New aircraft are enabling new city pairs

“The recent introduction of the new 787 Dreamliner is a good example of this, as it opened up new route opportunities for DEN.  The aircraft is a great fit for Denver’s market characteristics, which has allowed new international routes to begin service.  More international routes means more international passengers, both inbound and outbound, which presents new customer wants and needs.

Photo from DEN’s Media Files

Getting to and from the airport is changing

“A second major change to the customer experience is parking and transportation.  DEN was designed in the days before the A Train and before the phenomenon of ride sharing.  Changes in the way that people travel to and from the airport have led to numerous adaptations of the DEN philosophy toward parking and transportation, and how to meet modern needs.

Technology is shifting what’s possible

“A third major area is security.  As technology evolves, such as biometrics and facial recognition, DEN is constantly striving to improve the experience.  This applies to both passenger experiences and baggage handling, and includes both active and passive security systems.” Look for enhancements to DEN’s security screening with the Great Hall project.

“And finally, we have the customer experience.  What services are needed?  How does DEN prioritize various aspects of the customer experience for improvement?  The advent of handheld devices has revolutionized the passenger experience in everything from wayfinding to getting food.”

So…wow.  In short, DEN is a constantly changing place in a constantly changing environment.  It’s important to keep up with societal shifts and stay ahead of them.  DEN is certainly doing that well, given their recent accolades as the best large airport in America

DEN’s Relationship With Corona Insights

Stacey and Corona have been partners for years.  We first met Stacey when she was running the public relations functions for the Colorado Department of Transportation, and we were conducting advertising evaluations and other planning research.  According to Stacey, Corona’s role there was often ensuring the value of investments in traffic safety.  “[Corona’s work] allowed us to demonstrate to our stakeholders and to our lawmakers how we were investing money and were making a difference.”

Our role supporting Stacey’s work at DEN is used somewhat differently.  In the aviation world, we help determine that investments are making a difference in order to inform decision making.  We asked Stacey to describe the outcomes of our work, and she offered, “Affirmations.  Affirmation that we’re going in the right direction.  Notification that we should shift gears a little bit.  We’ve changed investments if Corona told us it won’t shift direction or if other investments have more power to do so.”

In describing her experience working with Corona Insights, she offered:

  1. Reliable – “You’re always open to ideas.  You listen to us and what we’re trying to accomplish.”
  2. Knowledgeable – “You’re good people who are experts in the field.”
  3. Local – “Local matters to our airport and we value investing in our community.”

In closing, Stacey remarked that “You all have been one of the first firms I’ve worked with in this [research] world and I keep coming back to you.  You have taught me about research.”

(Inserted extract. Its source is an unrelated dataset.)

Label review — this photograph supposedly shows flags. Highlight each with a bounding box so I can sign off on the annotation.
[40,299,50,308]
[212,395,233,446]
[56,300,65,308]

It’s been a true delight to work with Stacey for the past 15 years or so, and we’re delighted to see her team steering our beloved airport to greatness.  When you breeze through security or order food delivery to your gate or plug into a charging station, thank Stacey for her diligence in understanding the customer experience.  And look around, because there’s probably a Corona Insights person nearby, heading off to collect another travel magnet.